Stated problem 1:
In the GT-R forum thread, what does Rain suggest cars like the Zonda and Enzo are considered?
Stated problem 2:
Please return the GT-R forum thread from "LOL at worldwide" up to and including "doors for everyone.".
Stated problem 3:
Pick up the GT-R forum thread where it stops and keep writing.

Quoted text:
==============================

Yeah the GT-R is a supercar but it isn't the "Ultimate" no matter how fast it is. You are comparing a "super car" to a " REAL SUPERcar" The GT-R is fast but it isn't as special as the Zonda and it never will be and we all know this. Don't get me wrong...I respect the GT-Rs performance and :bowdown1: to its performance for the price. In my opinion the Nissan GT-R as far as rank is on the level of the Gallardo Supperleggera, F430 etc. Not the BIG Boys like the Enzo, CGT, Zonda F, Veryon, MC12 etc etc. Cars like that most people won't even get to sit in let alone own! People now adays seriously abuse the word supercar and will put it on anything. Now say if it were an American car it would get bashed nothing but a V8 and it isn't able of being called a supercar but I guess the GT-R gets a get in free card lol. The C6 Z06 is fast, Beaten MANY cars stock but its no supercar here its just a vette to most. I love the GT-Rs back in the day but this is a totally new car so of course like some it still has some growing to do on me. I could see if it were a brand new, lighter I6 which I would have loved. I think what really killed it for me was the DSG and most of all...*worldwide sale!*


----------



## Rain (Apr 8, 2006)

Are not the Zonda/Enzo etc etc considered "Hyper" cars ? a litte bit of another level of building and cost.

LOL at worldwide sale killing the new GT-R, can you imagine the ammount od RnD that will happen on new parts now that it is going to be worldwide sales!!! Opens up sooo many new doors for everyone.

==============================

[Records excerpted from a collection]
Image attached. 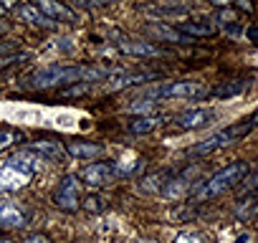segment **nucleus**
<instances>
[{
    "instance_id": "nucleus-41",
    "label": "nucleus",
    "mask_w": 258,
    "mask_h": 243,
    "mask_svg": "<svg viewBox=\"0 0 258 243\" xmlns=\"http://www.w3.org/2000/svg\"><path fill=\"white\" fill-rule=\"evenodd\" d=\"M0 243H11V240H3V238H0Z\"/></svg>"
},
{
    "instance_id": "nucleus-34",
    "label": "nucleus",
    "mask_w": 258,
    "mask_h": 243,
    "mask_svg": "<svg viewBox=\"0 0 258 243\" xmlns=\"http://www.w3.org/2000/svg\"><path fill=\"white\" fill-rule=\"evenodd\" d=\"M245 36H248V41H253V43H258V26H250V28L245 31Z\"/></svg>"
},
{
    "instance_id": "nucleus-31",
    "label": "nucleus",
    "mask_w": 258,
    "mask_h": 243,
    "mask_svg": "<svg viewBox=\"0 0 258 243\" xmlns=\"http://www.w3.org/2000/svg\"><path fill=\"white\" fill-rule=\"evenodd\" d=\"M175 243H205V238L200 233H180L175 238Z\"/></svg>"
},
{
    "instance_id": "nucleus-6",
    "label": "nucleus",
    "mask_w": 258,
    "mask_h": 243,
    "mask_svg": "<svg viewBox=\"0 0 258 243\" xmlns=\"http://www.w3.org/2000/svg\"><path fill=\"white\" fill-rule=\"evenodd\" d=\"M53 203H56V208L69 210V213H74L79 208V203H81V183H79L76 175H66L58 183V188L53 193Z\"/></svg>"
},
{
    "instance_id": "nucleus-40",
    "label": "nucleus",
    "mask_w": 258,
    "mask_h": 243,
    "mask_svg": "<svg viewBox=\"0 0 258 243\" xmlns=\"http://www.w3.org/2000/svg\"><path fill=\"white\" fill-rule=\"evenodd\" d=\"M137 243H157V240H147V238H142V240H137Z\"/></svg>"
},
{
    "instance_id": "nucleus-33",
    "label": "nucleus",
    "mask_w": 258,
    "mask_h": 243,
    "mask_svg": "<svg viewBox=\"0 0 258 243\" xmlns=\"http://www.w3.org/2000/svg\"><path fill=\"white\" fill-rule=\"evenodd\" d=\"M23 243H51V238L43 235V233H33V235H28Z\"/></svg>"
},
{
    "instance_id": "nucleus-39",
    "label": "nucleus",
    "mask_w": 258,
    "mask_h": 243,
    "mask_svg": "<svg viewBox=\"0 0 258 243\" xmlns=\"http://www.w3.org/2000/svg\"><path fill=\"white\" fill-rule=\"evenodd\" d=\"M235 243H248V238H245V235H240V238H238Z\"/></svg>"
},
{
    "instance_id": "nucleus-22",
    "label": "nucleus",
    "mask_w": 258,
    "mask_h": 243,
    "mask_svg": "<svg viewBox=\"0 0 258 243\" xmlns=\"http://www.w3.org/2000/svg\"><path fill=\"white\" fill-rule=\"evenodd\" d=\"M235 215L240 220H250V218H258V193H250L245 195L238 205H235Z\"/></svg>"
},
{
    "instance_id": "nucleus-9",
    "label": "nucleus",
    "mask_w": 258,
    "mask_h": 243,
    "mask_svg": "<svg viewBox=\"0 0 258 243\" xmlns=\"http://www.w3.org/2000/svg\"><path fill=\"white\" fill-rule=\"evenodd\" d=\"M119 48L129 56H145V58H167L170 48H160L152 41H121Z\"/></svg>"
},
{
    "instance_id": "nucleus-20",
    "label": "nucleus",
    "mask_w": 258,
    "mask_h": 243,
    "mask_svg": "<svg viewBox=\"0 0 258 243\" xmlns=\"http://www.w3.org/2000/svg\"><path fill=\"white\" fill-rule=\"evenodd\" d=\"M172 175H175L172 170H157V172H150V175L142 177V190H145V193H162V188L170 183Z\"/></svg>"
},
{
    "instance_id": "nucleus-30",
    "label": "nucleus",
    "mask_w": 258,
    "mask_h": 243,
    "mask_svg": "<svg viewBox=\"0 0 258 243\" xmlns=\"http://www.w3.org/2000/svg\"><path fill=\"white\" fill-rule=\"evenodd\" d=\"M172 218H177V220H190V218H195V208L187 203L185 208H180V210H172Z\"/></svg>"
},
{
    "instance_id": "nucleus-15",
    "label": "nucleus",
    "mask_w": 258,
    "mask_h": 243,
    "mask_svg": "<svg viewBox=\"0 0 258 243\" xmlns=\"http://www.w3.org/2000/svg\"><path fill=\"white\" fill-rule=\"evenodd\" d=\"M162 74L160 71H142V74H124V76H116L106 84V91H119V89H126V86H137V84H145V81H152V79H160Z\"/></svg>"
},
{
    "instance_id": "nucleus-32",
    "label": "nucleus",
    "mask_w": 258,
    "mask_h": 243,
    "mask_svg": "<svg viewBox=\"0 0 258 243\" xmlns=\"http://www.w3.org/2000/svg\"><path fill=\"white\" fill-rule=\"evenodd\" d=\"M89 89H91V84H76V86H71V89H63L61 96H79V94H86Z\"/></svg>"
},
{
    "instance_id": "nucleus-4",
    "label": "nucleus",
    "mask_w": 258,
    "mask_h": 243,
    "mask_svg": "<svg viewBox=\"0 0 258 243\" xmlns=\"http://www.w3.org/2000/svg\"><path fill=\"white\" fill-rule=\"evenodd\" d=\"M33 172H36V165H33V157L28 152L11 157L8 165L0 170V193H18V190H23L26 185H31Z\"/></svg>"
},
{
    "instance_id": "nucleus-14",
    "label": "nucleus",
    "mask_w": 258,
    "mask_h": 243,
    "mask_svg": "<svg viewBox=\"0 0 258 243\" xmlns=\"http://www.w3.org/2000/svg\"><path fill=\"white\" fill-rule=\"evenodd\" d=\"M31 150L36 152V155H41L43 160H51V162H63L66 160V147L61 145V142H56V140H36L33 145H31Z\"/></svg>"
},
{
    "instance_id": "nucleus-38",
    "label": "nucleus",
    "mask_w": 258,
    "mask_h": 243,
    "mask_svg": "<svg viewBox=\"0 0 258 243\" xmlns=\"http://www.w3.org/2000/svg\"><path fill=\"white\" fill-rule=\"evenodd\" d=\"M6 31H8V23H6V21H0V33H6Z\"/></svg>"
},
{
    "instance_id": "nucleus-21",
    "label": "nucleus",
    "mask_w": 258,
    "mask_h": 243,
    "mask_svg": "<svg viewBox=\"0 0 258 243\" xmlns=\"http://www.w3.org/2000/svg\"><path fill=\"white\" fill-rule=\"evenodd\" d=\"M157 125H160V119H157L155 114H152V116H135V119L126 125V130L132 132V135H150V132L157 130Z\"/></svg>"
},
{
    "instance_id": "nucleus-37",
    "label": "nucleus",
    "mask_w": 258,
    "mask_h": 243,
    "mask_svg": "<svg viewBox=\"0 0 258 243\" xmlns=\"http://www.w3.org/2000/svg\"><path fill=\"white\" fill-rule=\"evenodd\" d=\"M13 8H16V6H8V3H6V6H0V16L8 13V11H13Z\"/></svg>"
},
{
    "instance_id": "nucleus-13",
    "label": "nucleus",
    "mask_w": 258,
    "mask_h": 243,
    "mask_svg": "<svg viewBox=\"0 0 258 243\" xmlns=\"http://www.w3.org/2000/svg\"><path fill=\"white\" fill-rule=\"evenodd\" d=\"M248 86H250V81H248V79H230V81H220V84H218V86H213L208 94H210L213 99H233V96L245 94V91H248Z\"/></svg>"
},
{
    "instance_id": "nucleus-36",
    "label": "nucleus",
    "mask_w": 258,
    "mask_h": 243,
    "mask_svg": "<svg viewBox=\"0 0 258 243\" xmlns=\"http://www.w3.org/2000/svg\"><path fill=\"white\" fill-rule=\"evenodd\" d=\"M233 6H235L238 11H245V13H253V6H250V3H233Z\"/></svg>"
},
{
    "instance_id": "nucleus-16",
    "label": "nucleus",
    "mask_w": 258,
    "mask_h": 243,
    "mask_svg": "<svg viewBox=\"0 0 258 243\" xmlns=\"http://www.w3.org/2000/svg\"><path fill=\"white\" fill-rule=\"evenodd\" d=\"M38 8H41V13H43L48 21H53V23H74V21H76V16H74L66 6L53 3V0H43V3H38Z\"/></svg>"
},
{
    "instance_id": "nucleus-1",
    "label": "nucleus",
    "mask_w": 258,
    "mask_h": 243,
    "mask_svg": "<svg viewBox=\"0 0 258 243\" xmlns=\"http://www.w3.org/2000/svg\"><path fill=\"white\" fill-rule=\"evenodd\" d=\"M106 76H109V71L96 69V66H43V69H36L33 74H28L23 86L41 91V89H51L58 84H91V81H99Z\"/></svg>"
},
{
    "instance_id": "nucleus-28",
    "label": "nucleus",
    "mask_w": 258,
    "mask_h": 243,
    "mask_svg": "<svg viewBox=\"0 0 258 243\" xmlns=\"http://www.w3.org/2000/svg\"><path fill=\"white\" fill-rule=\"evenodd\" d=\"M31 58V53H8V56H0V71L3 69H8V66H13V64H21V61H28Z\"/></svg>"
},
{
    "instance_id": "nucleus-12",
    "label": "nucleus",
    "mask_w": 258,
    "mask_h": 243,
    "mask_svg": "<svg viewBox=\"0 0 258 243\" xmlns=\"http://www.w3.org/2000/svg\"><path fill=\"white\" fill-rule=\"evenodd\" d=\"M13 16L28 26H36V28H53V21H48L38 6H28V3H21L13 8Z\"/></svg>"
},
{
    "instance_id": "nucleus-10",
    "label": "nucleus",
    "mask_w": 258,
    "mask_h": 243,
    "mask_svg": "<svg viewBox=\"0 0 258 243\" xmlns=\"http://www.w3.org/2000/svg\"><path fill=\"white\" fill-rule=\"evenodd\" d=\"M198 170H200V167H198V165H192V167H185L182 172H175V175L170 177V183L162 188V193H160V195H165V198H170V200H175V198L185 195Z\"/></svg>"
},
{
    "instance_id": "nucleus-18",
    "label": "nucleus",
    "mask_w": 258,
    "mask_h": 243,
    "mask_svg": "<svg viewBox=\"0 0 258 243\" xmlns=\"http://www.w3.org/2000/svg\"><path fill=\"white\" fill-rule=\"evenodd\" d=\"M66 152L71 157H79V160H94V157H101L104 155V147L96 145V142H81V140H74L66 145Z\"/></svg>"
},
{
    "instance_id": "nucleus-27",
    "label": "nucleus",
    "mask_w": 258,
    "mask_h": 243,
    "mask_svg": "<svg viewBox=\"0 0 258 243\" xmlns=\"http://www.w3.org/2000/svg\"><path fill=\"white\" fill-rule=\"evenodd\" d=\"M152 13H162V16H180L187 11V6H177V3H165V6H157V8H150Z\"/></svg>"
},
{
    "instance_id": "nucleus-29",
    "label": "nucleus",
    "mask_w": 258,
    "mask_h": 243,
    "mask_svg": "<svg viewBox=\"0 0 258 243\" xmlns=\"http://www.w3.org/2000/svg\"><path fill=\"white\" fill-rule=\"evenodd\" d=\"M13 142H16V132L13 130H0V152L8 150Z\"/></svg>"
},
{
    "instance_id": "nucleus-17",
    "label": "nucleus",
    "mask_w": 258,
    "mask_h": 243,
    "mask_svg": "<svg viewBox=\"0 0 258 243\" xmlns=\"http://www.w3.org/2000/svg\"><path fill=\"white\" fill-rule=\"evenodd\" d=\"M147 33L160 38V41H167V43H192V38L182 36L177 28H172L167 23H152V26H147Z\"/></svg>"
},
{
    "instance_id": "nucleus-3",
    "label": "nucleus",
    "mask_w": 258,
    "mask_h": 243,
    "mask_svg": "<svg viewBox=\"0 0 258 243\" xmlns=\"http://www.w3.org/2000/svg\"><path fill=\"white\" fill-rule=\"evenodd\" d=\"M245 175H248V162L235 160V162L225 165L223 170H218L215 175H210L208 180H203L200 188H198L192 195H195V200H210V198H218V195H223L225 190L238 188L240 180H243Z\"/></svg>"
},
{
    "instance_id": "nucleus-24",
    "label": "nucleus",
    "mask_w": 258,
    "mask_h": 243,
    "mask_svg": "<svg viewBox=\"0 0 258 243\" xmlns=\"http://www.w3.org/2000/svg\"><path fill=\"white\" fill-rule=\"evenodd\" d=\"M258 190V165L253 167V170H248V175L240 180V185H238V193L245 198V195H250V193H255Z\"/></svg>"
},
{
    "instance_id": "nucleus-35",
    "label": "nucleus",
    "mask_w": 258,
    "mask_h": 243,
    "mask_svg": "<svg viewBox=\"0 0 258 243\" xmlns=\"http://www.w3.org/2000/svg\"><path fill=\"white\" fill-rule=\"evenodd\" d=\"M16 48V43H0V56H8Z\"/></svg>"
},
{
    "instance_id": "nucleus-8",
    "label": "nucleus",
    "mask_w": 258,
    "mask_h": 243,
    "mask_svg": "<svg viewBox=\"0 0 258 243\" xmlns=\"http://www.w3.org/2000/svg\"><path fill=\"white\" fill-rule=\"evenodd\" d=\"M114 177H116V172H114V165H109V162H94V165H89V167L81 170L84 185H89V188H94V190L106 188Z\"/></svg>"
},
{
    "instance_id": "nucleus-7",
    "label": "nucleus",
    "mask_w": 258,
    "mask_h": 243,
    "mask_svg": "<svg viewBox=\"0 0 258 243\" xmlns=\"http://www.w3.org/2000/svg\"><path fill=\"white\" fill-rule=\"evenodd\" d=\"M215 119V111L208 109V106H195V109H187L182 114L175 116V127L177 130H203L208 127L210 122Z\"/></svg>"
},
{
    "instance_id": "nucleus-25",
    "label": "nucleus",
    "mask_w": 258,
    "mask_h": 243,
    "mask_svg": "<svg viewBox=\"0 0 258 243\" xmlns=\"http://www.w3.org/2000/svg\"><path fill=\"white\" fill-rule=\"evenodd\" d=\"M157 101L155 99H137L135 104H129V114H142V116H152Z\"/></svg>"
},
{
    "instance_id": "nucleus-2",
    "label": "nucleus",
    "mask_w": 258,
    "mask_h": 243,
    "mask_svg": "<svg viewBox=\"0 0 258 243\" xmlns=\"http://www.w3.org/2000/svg\"><path fill=\"white\" fill-rule=\"evenodd\" d=\"M253 130H258V109H255L253 116H248L245 122H240V125H230V127H225V130H220V132H215V135H210L208 140L192 145V147L187 150V155H192V157L213 155V152H218V150H223V147L235 145L238 140H243V137L250 135Z\"/></svg>"
},
{
    "instance_id": "nucleus-5",
    "label": "nucleus",
    "mask_w": 258,
    "mask_h": 243,
    "mask_svg": "<svg viewBox=\"0 0 258 243\" xmlns=\"http://www.w3.org/2000/svg\"><path fill=\"white\" fill-rule=\"evenodd\" d=\"M150 99H200L208 94V89H203L198 81H175V84H165V86H155L147 91Z\"/></svg>"
},
{
    "instance_id": "nucleus-26",
    "label": "nucleus",
    "mask_w": 258,
    "mask_h": 243,
    "mask_svg": "<svg viewBox=\"0 0 258 243\" xmlns=\"http://www.w3.org/2000/svg\"><path fill=\"white\" fill-rule=\"evenodd\" d=\"M84 208H86L89 213H104V210H106V203H104V198H99V195H86V198H84Z\"/></svg>"
},
{
    "instance_id": "nucleus-23",
    "label": "nucleus",
    "mask_w": 258,
    "mask_h": 243,
    "mask_svg": "<svg viewBox=\"0 0 258 243\" xmlns=\"http://www.w3.org/2000/svg\"><path fill=\"white\" fill-rule=\"evenodd\" d=\"M140 167H142V160L135 157V155H124L119 162H114V172H116V177H129V175H135Z\"/></svg>"
},
{
    "instance_id": "nucleus-11",
    "label": "nucleus",
    "mask_w": 258,
    "mask_h": 243,
    "mask_svg": "<svg viewBox=\"0 0 258 243\" xmlns=\"http://www.w3.org/2000/svg\"><path fill=\"white\" fill-rule=\"evenodd\" d=\"M31 213L26 208H21L18 203H11V200H3L0 203V225L3 228H23L28 223Z\"/></svg>"
},
{
    "instance_id": "nucleus-19",
    "label": "nucleus",
    "mask_w": 258,
    "mask_h": 243,
    "mask_svg": "<svg viewBox=\"0 0 258 243\" xmlns=\"http://www.w3.org/2000/svg\"><path fill=\"white\" fill-rule=\"evenodd\" d=\"M177 31L182 33V36H187V38H208V36H213V23L210 21H180V26H177Z\"/></svg>"
}]
</instances>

==============================

Exercise output 1:
"Hyper" cars

Exercise output 2:
LOL at worldwide sale killing the new GT-R, can you imagine the ammount od RnD that will happen on new parts now that it is going to be worldwide sales!!! Opens up sooo many new doors for everyone.

Exercise output 3:
----------



## Zakira (May 5, 2007)

And Nissan will be coming out with the GT-R V-spec, V-spec II or EVO or whatever to take down those "Hyper" cars I'm sure.


----------



## King Nismo (Sep 22, 2006)

I forgot they are considered "Hyper" not "Super". I still don't think personally it will do it even with the newer models Vspec or EVO. Some company HAS to run a faster time...the Zonda F CS won't have the title for even a year im sure of it. But as I said...I respect the new GT-R for its performance...I just don't like the car. Now if it were the R34 I would have rubbed it into everyones face until they got a rash and then some lol. But the R34 Nur had its day as being the fastest but most people forgot about that.


----------



## GT-R Glenn (Nov 9, 2002)

What is an R35 GTR ?


----------



## doggiehowser (Oct 8, 2007)

GT-R Glenn said:


> What is an R35 GTR ?


CBA-R35 is the chassis code for the new GTR.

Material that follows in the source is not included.